I hope you have peace, my thoughts are with you. Sweet Heidi Run Free Beautiful Girl


----------



## marksmom3 (Dec 17, 2007)

Heidi.


----------



## Mary Jane (Mar 3, 2006)

Richard,

Everything you have ever posted about your dogs sum to a single fact: your heart is in your dogs. Reading about your transnational adoptions and changes in housing with your dogs in mind-it's all a single story to me: your heart is in your dogs.

I was really frightened when I saw a thread from you in this forum but now I am again filled with admiration for your bond to your girls.

Sleep peacefully tonight Richard knowing that Heidi is also at peace.

Mary Jane


----------



## flyinghayden (Oct 7, 2005)

Thanks so much. You are all such great people.


----------



## RebelGSD (Mar 20, 2008)

This definitely was a loving and kind thing to do for your Heidi. It is obvious how much you love your dogs. I hope this helps you find peace and closure.

RIP lovely Heidi.


----------



## wolfstraum (May 2, 2003)

OMG - Richard - what a heart rending situation ..... poor Heidi, and what courage it took to lay her to rest properly....I am so sorry....









Lee


----------



## kshort (Jun 4, 2004)

> Quote:Everything you have ever posted about your dogs sum to a single fact: your heart is in your dogs. Reading about your transnational adoptions and changes in housing with your dogs in mind-it's all a single story to me: your heart is in your dogs.


Mary Jane - you have such a a way with words...I just couldn't say it any better.

I can't imagine what kind of love it takes to do what you did today, Richard. I'm glad you got to say your goodbyes to your sweet girl. I wish the world was full of Richards...

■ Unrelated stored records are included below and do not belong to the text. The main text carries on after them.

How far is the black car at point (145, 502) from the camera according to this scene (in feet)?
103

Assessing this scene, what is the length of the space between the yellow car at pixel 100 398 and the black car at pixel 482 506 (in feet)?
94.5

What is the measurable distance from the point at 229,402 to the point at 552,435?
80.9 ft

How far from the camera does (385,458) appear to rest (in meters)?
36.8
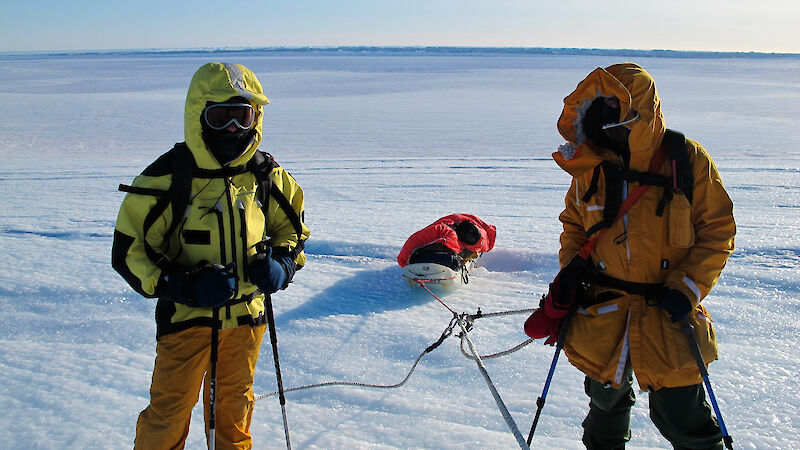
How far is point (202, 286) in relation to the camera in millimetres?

You can rest well now, Heidi...







But never fear, because there is no doubt that you will someday be reunited with your wonderful dad.


----------



## Cassidy's Mom (Mar 30, 2003)

> Originally Posted By: KShort
> I can't imagine what kind of love it takes to do what you did today, Richard. I'm glad you got to say your goodbyes to your sweet girl. I wish the world was full of Richards...


I agree.


----------



## SunCzarina (Nov 24, 2000)

Richard, I"m so sorry you had to loose her all over again. RIP sweet Heidi.


----------



## sd3567 (May 16, 2005)

RIP Heidi, you will be missed.


----------



## TG (Dec 31, 2004)

That was both heartbreaking and heartwarming. Heidi will still be waiting for you. RIP lovely girl.

Hugs to you and the rest of Heidi's pack.


----------



## rockhead (Jul 8, 2007)

That is one of the saddest, yet most inspirational things I have read in my life. I wish I had your fortitude; I would have collapsed into a mass of jelly.

Godspeed, Heidi.


----------



## LuvourGSDs (Jan 14, 2007)

Oh Richard, this was the 1st post of the day I read & boy, my eyes are full of water & my heart hurts for you.







Such a hard thing to do, but something I would have done also. I would want to know she was in the earth & burried right.









Such a hard & touching thing to do. Glad it ended up being still your sweet Heidi as you remembered her, how amazing the harsh Alaska Winter helped keep her that way.








sweet girl, you were much loved.

Take care Richard..........


----------